Hong Kong reports first suspected case of H7N9

HONG KONG (AFP) - A seven-year-old Hong Kong girl is being tested for the H7N9 flu virus after she returned from Shanghai and showed flu-like symptoms, officials said on Friday in the city's first suspected case.

Health officials said the result of the test was expected later on Friday, coming after the virus killed six in China and prompted the closure of all live poultry markets in Shanghai as well as the culling of over 20,000 birds.

"She has travelled to Shanghai in late March and had contact with poultry.

We have quarantined her," the Hospital Authority's chief infection control officer Dominic Tsang said.

He would not give details of the girl's condition other than that she was displaying flu-like symptoms, including fever.

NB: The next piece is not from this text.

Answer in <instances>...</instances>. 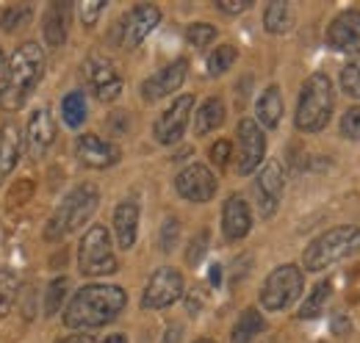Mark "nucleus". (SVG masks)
I'll return each mask as SVG.
<instances>
[{"label":"nucleus","mask_w":360,"mask_h":343,"mask_svg":"<svg viewBox=\"0 0 360 343\" xmlns=\"http://www.w3.org/2000/svg\"><path fill=\"white\" fill-rule=\"evenodd\" d=\"M45 72V53L37 42H22L8 58V67L0 78V108L3 111H20L28 100V94L37 89Z\"/></svg>","instance_id":"f257e3e1"},{"label":"nucleus","mask_w":360,"mask_h":343,"mask_svg":"<svg viewBox=\"0 0 360 343\" xmlns=\"http://www.w3.org/2000/svg\"><path fill=\"white\" fill-rule=\"evenodd\" d=\"M128 304V294L120 285H84L64 310L70 330H94L111 324Z\"/></svg>","instance_id":"f03ea898"},{"label":"nucleus","mask_w":360,"mask_h":343,"mask_svg":"<svg viewBox=\"0 0 360 343\" xmlns=\"http://www.w3.org/2000/svg\"><path fill=\"white\" fill-rule=\"evenodd\" d=\"M333 105H335V91L333 81L324 72L311 75L302 91H300V103H297V130L302 133H319L327 128L330 117H333Z\"/></svg>","instance_id":"7ed1b4c3"},{"label":"nucleus","mask_w":360,"mask_h":343,"mask_svg":"<svg viewBox=\"0 0 360 343\" xmlns=\"http://www.w3.org/2000/svg\"><path fill=\"white\" fill-rule=\"evenodd\" d=\"M97 202H100V191L91 183H84V186L72 188L61 200V205L56 208V214L47 219L45 238L47 241H61L64 235H70L72 230H78L81 224H86L91 219V214L97 211Z\"/></svg>","instance_id":"20e7f679"},{"label":"nucleus","mask_w":360,"mask_h":343,"mask_svg":"<svg viewBox=\"0 0 360 343\" xmlns=\"http://www.w3.org/2000/svg\"><path fill=\"white\" fill-rule=\"evenodd\" d=\"M355 252H360V227L347 224V227H333L314 238L302 255V263L308 271H321Z\"/></svg>","instance_id":"39448f33"},{"label":"nucleus","mask_w":360,"mask_h":343,"mask_svg":"<svg viewBox=\"0 0 360 343\" xmlns=\"http://www.w3.org/2000/svg\"><path fill=\"white\" fill-rule=\"evenodd\" d=\"M78 266H81V274H86V277H105V274L117 271L111 238L103 224H94L84 233L81 247H78Z\"/></svg>","instance_id":"423d86ee"},{"label":"nucleus","mask_w":360,"mask_h":343,"mask_svg":"<svg viewBox=\"0 0 360 343\" xmlns=\"http://www.w3.org/2000/svg\"><path fill=\"white\" fill-rule=\"evenodd\" d=\"M302 285H305L302 268H297L294 263L277 266L269 277H266L264 288H261V304H264V310H269V313L285 310L288 304H294V302L300 299Z\"/></svg>","instance_id":"0eeeda50"},{"label":"nucleus","mask_w":360,"mask_h":343,"mask_svg":"<svg viewBox=\"0 0 360 343\" xmlns=\"http://www.w3.org/2000/svg\"><path fill=\"white\" fill-rule=\"evenodd\" d=\"M180 297H183V274L178 268L164 266L147 280V288L141 294V307L161 310V307H169L172 302H178Z\"/></svg>","instance_id":"6e6552de"},{"label":"nucleus","mask_w":360,"mask_h":343,"mask_svg":"<svg viewBox=\"0 0 360 343\" xmlns=\"http://www.w3.org/2000/svg\"><path fill=\"white\" fill-rule=\"evenodd\" d=\"M238 158H236V169L238 174H252L261 167L264 153H266V136L255 119H241L238 122Z\"/></svg>","instance_id":"1a4fd4ad"},{"label":"nucleus","mask_w":360,"mask_h":343,"mask_svg":"<svg viewBox=\"0 0 360 343\" xmlns=\"http://www.w3.org/2000/svg\"><path fill=\"white\" fill-rule=\"evenodd\" d=\"M84 78H86V84H89V89L94 91V97H97L100 103H111V100H117V97L122 94V78H120V72H117L114 64H111L108 58H103V56L86 58V64H84Z\"/></svg>","instance_id":"9d476101"},{"label":"nucleus","mask_w":360,"mask_h":343,"mask_svg":"<svg viewBox=\"0 0 360 343\" xmlns=\"http://www.w3.org/2000/svg\"><path fill=\"white\" fill-rule=\"evenodd\" d=\"M175 188L188 202H208L217 194V177L202 164H191L175 177Z\"/></svg>","instance_id":"9b49d317"},{"label":"nucleus","mask_w":360,"mask_h":343,"mask_svg":"<svg viewBox=\"0 0 360 343\" xmlns=\"http://www.w3.org/2000/svg\"><path fill=\"white\" fill-rule=\"evenodd\" d=\"M191 108H194V97L191 94H183L178 97L161 117H158V122H155V141L158 144H175L183 138V133H186V125H188V117H191Z\"/></svg>","instance_id":"f8f14e48"},{"label":"nucleus","mask_w":360,"mask_h":343,"mask_svg":"<svg viewBox=\"0 0 360 343\" xmlns=\"http://www.w3.org/2000/svg\"><path fill=\"white\" fill-rule=\"evenodd\" d=\"M158 22H161V8L158 6H153V3H139V6H134L128 11V17L122 20V25H120L122 47L131 50L136 44H141Z\"/></svg>","instance_id":"ddd939ff"},{"label":"nucleus","mask_w":360,"mask_h":343,"mask_svg":"<svg viewBox=\"0 0 360 343\" xmlns=\"http://www.w3.org/2000/svg\"><path fill=\"white\" fill-rule=\"evenodd\" d=\"M75 155H78V161L84 164V167H89V169H108V167H114L117 161H120V147L114 144V141H108V138H100V136H94V133H84V136H78V141H75Z\"/></svg>","instance_id":"4468645a"},{"label":"nucleus","mask_w":360,"mask_h":343,"mask_svg":"<svg viewBox=\"0 0 360 343\" xmlns=\"http://www.w3.org/2000/svg\"><path fill=\"white\" fill-rule=\"evenodd\" d=\"M186 72H188V61L178 58L172 64H167L164 70H158L155 75H150L144 84H141V97L147 103H155L161 97H169L172 91H178L183 81H186Z\"/></svg>","instance_id":"2eb2a0df"},{"label":"nucleus","mask_w":360,"mask_h":343,"mask_svg":"<svg viewBox=\"0 0 360 343\" xmlns=\"http://www.w3.org/2000/svg\"><path fill=\"white\" fill-rule=\"evenodd\" d=\"M327 44L338 53H360V11L347 8L341 11L330 28H327Z\"/></svg>","instance_id":"dca6fc26"},{"label":"nucleus","mask_w":360,"mask_h":343,"mask_svg":"<svg viewBox=\"0 0 360 343\" xmlns=\"http://www.w3.org/2000/svg\"><path fill=\"white\" fill-rule=\"evenodd\" d=\"M283 188H285V177H283V167L277 161H269L258 180H255V194H258V211L261 216L269 219L277 205H280V197H283Z\"/></svg>","instance_id":"f3484780"},{"label":"nucleus","mask_w":360,"mask_h":343,"mask_svg":"<svg viewBox=\"0 0 360 343\" xmlns=\"http://www.w3.org/2000/svg\"><path fill=\"white\" fill-rule=\"evenodd\" d=\"M56 141V125H53V117L47 108H37L28 119V128H25V147H28V155L31 158H42L47 150L53 147Z\"/></svg>","instance_id":"a211bd4d"},{"label":"nucleus","mask_w":360,"mask_h":343,"mask_svg":"<svg viewBox=\"0 0 360 343\" xmlns=\"http://www.w3.org/2000/svg\"><path fill=\"white\" fill-rule=\"evenodd\" d=\"M252 227V216H250V205L233 194L227 197L225 208H222V233L227 241H241Z\"/></svg>","instance_id":"6ab92c4d"},{"label":"nucleus","mask_w":360,"mask_h":343,"mask_svg":"<svg viewBox=\"0 0 360 343\" xmlns=\"http://www.w3.org/2000/svg\"><path fill=\"white\" fill-rule=\"evenodd\" d=\"M20 150H22V136L14 122H3L0 128V183L8 180V174L14 172L20 161Z\"/></svg>","instance_id":"aec40b11"},{"label":"nucleus","mask_w":360,"mask_h":343,"mask_svg":"<svg viewBox=\"0 0 360 343\" xmlns=\"http://www.w3.org/2000/svg\"><path fill=\"white\" fill-rule=\"evenodd\" d=\"M70 14H72V8H70V3H53L50 8H47L45 14V42L56 50V47H61V44L67 42V34H70Z\"/></svg>","instance_id":"412c9836"},{"label":"nucleus","mask_w":360,"mask_h":343,"mask_svg":"<svg viewBox=\"0 0 360 343\" xmlns=\"http://www.w3.org/2000/svg\"><path fill=\"white\" fill-rule=\"evenodd\" d=\"M136 230H139V205L134 200H125L114 211V233L122 250H131L136 244Z\"/></svg>","instance_id":"4be33fe9"},{"label":"nucleus","mask_w":360,"mask_h":343,"mask_svg":"<svg viewBox=\"0 0 360 343\" xmlns=\"http://www.w3.org/2000/svg\"><path fill=\"white\" fill-rule=\"evenodd\" d=\"M225 100L222 97H208L202 105H200V111L194 114V130H197V136H205V133H211V130L222 128L225 125Z\"/></svg>","instance_id":"5701e85b"},{"label":"nucleus","mask_w":360,"mask_h":343,"mask_svg":"<svg viewBox=\"0 0 360 343\" xmlns=\"http://www.w3.org/2000/svg\"><path fill=\"white\" fill-rule=\"evenodd\" d=\"M255 114H258V122H261L264 128L271 130L280 125V119H283V94H280L277 86L264 89V94H261L258 103H255Z\"/></svg>","instance_id":"b1692460"},{"label":"nucleus","mask_w":360,"mask_h":343,"mask_svg":"<svg viewBox=\"0 0 360 343\" xmlns=\"http://www.w3.org/2000/svg\"><path fill=\"white\" fill-rule=\"evenodd\" d=\"M264 330H266L264 316H261L255 307H247V310L238 316V321H236V327H233L230 341L233 343H252L261 332H264Z\"/></svg>","instance_id":"393cba45"},{"label":"nucleus","mask_w":360,"mask_h":343,"mask_svg":"<svg viewBox=\"0 0 360 343\" xmlns=\"http://www.w3.org/2000/svg\"><path fill=\"white\" fill-rule=\"evenodd\" d=\"M17 297H20L17 271L8 266H0V318H6L11 313V307L17 304Z\"/></svg>","instance_id":"a878e982"},{"label":"nucleus","mask_w":360,"mask_h":343,"mask_svg":"<svg viewBox=\"0 0 360 343\" xmlns=\"http://www.w3.org/2000/svg\"><path fill=\"white\" fill-rule=\"evenodd\" d=\"M264 25L269 34H285L294 25V11L288 3H269L264 11Z\"/></svg>","instance_id":"bb28decb"},{"label":"nucleus","mask_w":360,"mask_h":343,"mask_svg":"<svg viewBox=\"0 0 360 343\" xmlns=\"http://www.w3.org/2000/svg\"><path fill=\"white\" fill-rule=\"evenodd\" d=\"M61 117L70 128H81L84 119H86V97L84 91H70L64 100H61Z\"/></svg>","instance_id":"cd10ccee"},{"label":"nucleus","mask_w":360,"mask_h":343,"mask_svg":"<svg viewBox=\"0 0 360 343\" xmlns=\"http://www.w3.org/2000/svg\"><path fill=\"white\" fill-rule=\"evenodd\" d=\"M330 291H333V285L324 280V283H319L314 291H311V297L302 302V307H300V318H316L321 310H324V304L330 299Z\"/></svg>","instance_id":"c85d7f7f"},{"label":"nucleus","mask_w":360,"mask_h":343,"mask_svg":"<svg viewBox=\"0 0 360 343\" xmlns=\"http://www.w3.org/2000/svg\"><path fill=\"white\" fill-rule=\"evenodd\" d=\"M236 56H238V50L233 47V44H222V47H217L211 56H208V75H225L227 70L233 67V61H236Z\"/></svg>","instance_id":"c756f323"},{"label":"nucleus","mask_w":360,"mask_h":343,"mask_svg":"<svg viewBox=\"0 0 360 343\" xmlns=\"http://www.w3.org/2000/svg\"><path fill=\"white\" fill-rule=\"evenodd\" d=\"M31 17H34V8H31V6H8V8L3 11V17H0V28H3V31H17V28H22Z\"/></svg>","instance_id":"7c9ffc66"},{"label":"nucleus","mask_w":360,"mask_h":343,"mask_svg":"<svg viewBox=\"0 0 360 343\" xmlns=\"http://www.w3.org/2000/svg\"><path fill=\"white\" fill-rule=\"evenodd\" d=\"M67 288H70V280H67V277H56V280L47 285V297H45V313L47 316L58 313L61 302H64V297H67Z\"/></svg>","instance_id":"2f4dec72"},{"label":"nucleus","mask_w":360,"mask_h":343,"mask_svg":"<svg viewBox=\"0 0 360 343\" xmlns=\"http://www.w3.org/2000/svg\"><path fill=\"white\" fill-rule=\"evenodd\" d=\"M186 39L191 47H208V44L217 39V28L214 25H208V22H194V25H188V31H186Z\"/></svg>","instance_id":"473e14b6"},{"label":"nucleus","mask_w":360,"mask_h":343,"mask_svg":"<svg viewBox=\"0 0 360 343\" xmlns=\"http://www.w3.org/2000/svg\"><path fill=\"white\" fill-rule=\"evenodd\" d=\"M341 86L349 97H358L360 100V58L358 61H349L344 70H341Z\"/></svg>","instance_id":"72a5a7b5"},{"label":"nucleus","mask_w":360,"mask_h":343,"mask_svg":"<svg viewBox=\"0 0 360 343\" xmlns=\"http://www.w3.org/2000/svg\"><path fill=\"white\" fill-rule=\"evenodd\" d=\"M208 241H211V233L208 230H200L194 238H191V244H188V252H186V260L191 263V266H197L202 255L208 252Z\"/></svg>","instance_id":"f704fd0d"},{"label":"nucleus","mask_w":360,"mask_h":343,"mask_svg":"<svg viewBox=\"0 0 360 343\" xmlns=\"http://www.w3.org/2000/svg\"><path fill=\"white\" fill-rule=\"evenodd\" d=\"M178 235H180V221L175 216H169L161 227V250L164 252H172V247L178 244Z\"/></svg>","instance_id":"c9c22d12"},{"label":"nucleus","mask_w":360,"mask_h":343,"mask_svg":"<svg viewBox=\"0 0 360 343\" xmlns=\"http://www.w3.org/2000/svg\"><path fill=\"white\" fill-rule=\"evenodd\" d=\"M341 133H344L347 138L360 141V105L349 108V111L344 114V119H341Z\"/></svg>","instance_id":"e433bc0d"},{"label":"nucleus","mask_w":360,"mask_h":343,"mask_svg":"<svg viewBox=\"0 0 360 343\" xmlns=\"http://www.w3.org/2000/svg\"><path fill=\"white\" fill-rule=\"evenodd\" d=\"M103 6H105V3H100V0H91V3H84V6H81V20H84V25H94V22H97Z\"/></svg>","instance_id":"4c0bfd02"},{"label":"nucleus","mask_w":360,"mask_h":343,"mask_svg":"<svg viewBox=\"0 0 360 343\" xmlns=\"http://www.w3.org/2000/svg\"><path fill=\"white\" fill-rule=\"evenodd\" d=\"M227 158H230V141L219 138V141L211 147V161H214L217 167H227Z\"/></svg>","instance_id":"58836bf2"},{"label":"nucleus","mask_w":360,"mask_h":343,"mask_svg":"<svg viewBox=\"0 0 360 343\" xmlns=\"http://www.w3.org/2000/svg\"><path fill=\"white\" fill-rule=\"evenodd\" d=\"M217 6H219V11H225V14H241V11H247L252 3H250V0H219Z\"/></svg>","instance_id":"ea45409f"},{"label":"nucleus","mask_w":360,"mask_h":343,"mask_svg":"<svg viewBox=\"0 0 360 343\" xmlns=\"http://www.w3.org/2000/svg\"><path fill=\"white\" fill-rule=\"evenodd\" d=\"M333 332H335V335H349V332H352L349 318H347V316H335V318H333Z\"/></svg>","instance_id":"a19ab883"},{"label":"nucleus","mask_w":360,"mask_h":343,"mask_svg":"<svg viewBox=\"0 0 360 343\" xmlns=\"http://www.w3.org/2000/svg\"><path fill=\"white\" fill-rule=\"evenodd\" d=\"M58 343H91L89 335H67V338H61Z\"/></svg>","instance_id":"79ce46f5"},{"label":"nucleus","mask_w":360,"mask_h":343,"mask_svg":"<svg viewBox=\"0 0 360 343\" xmlns=\"http://www.w3.org/2000/svg\"><path fill=\"white\" fill-rule=\"evenodd\" d=\"M222 283V266H211V285Z\"/></svg>","instance_id":"37998d69"},{"label":"nucleus","mask_w":360,"mask_h":343,"mask_svg":"<svg viewBox=\"0 0 360 343\" xmlns=\"http://www.w3.org/2000/svg\"><path fill=\"white\" fill-rule=\"evenodd\" d=\"M100 343H128L125 335H108V338H103Z\"/></svg>","instance_id":"c03bdc74"},{"label":"nucleus","mask_w":360,"mask_h":343,"mask_svg":"<svg viewBox=\"0 0 360 343\" xmlns=\"http://www.w3.org/2000/svg\"><path fill=\"white\" fill-rule=\"evenodd\" d=\"M178 327H172V330H169V338H167V343H178Z\"/></svg>","instance_id":"a18cd8bd"},{"label":"nucleus","mask_w":360,"mask_h":343,"mask_svg":"<svg viewBox=\"0 0 360 343\" xmlns=\"http://www.w3.org/2000/svg\"><path fill=\"white\" fill-rule=\"evenodd\" d=\"M194 343H217V341H211V338H200V341H194Z\"/></svg>","instance_id":"49530a36"},{"label":"nucleus","mask_w":360,"mask_h":343,"mask_svg":"<svg viewBox=\"0 0 360 343\" xmlns=\"http://www.w3.org/2000/svg\"><path fill=\"white\" fill-rule=\"evenodd\" d=\"M3 58H6V56H3V50H0V70H3Z\"/></svg>","instance_id":"de8ad7c7"}]
</instances>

Health Minister Ko Wing-man said the city would step up random testing in local poultry and mobilise additional staff to carry out body temperature checks on inbound travellers at the border.

He said suspension of poultry from mainland China was not necessary at the moment.

Hong Kong was the site of the world's first major outbreak of bird flu among humans in 1997, when six people died from a mutated form of the virus, which is normally confined to poultry. Millions of birds were then culled.

Experts are concerned that the H7N9 virus appears to have spread across a wide geographical area, with people sickened not only in Shanghai, but also the nearby provinces of Zhejiang, Jiangsu and Anhui.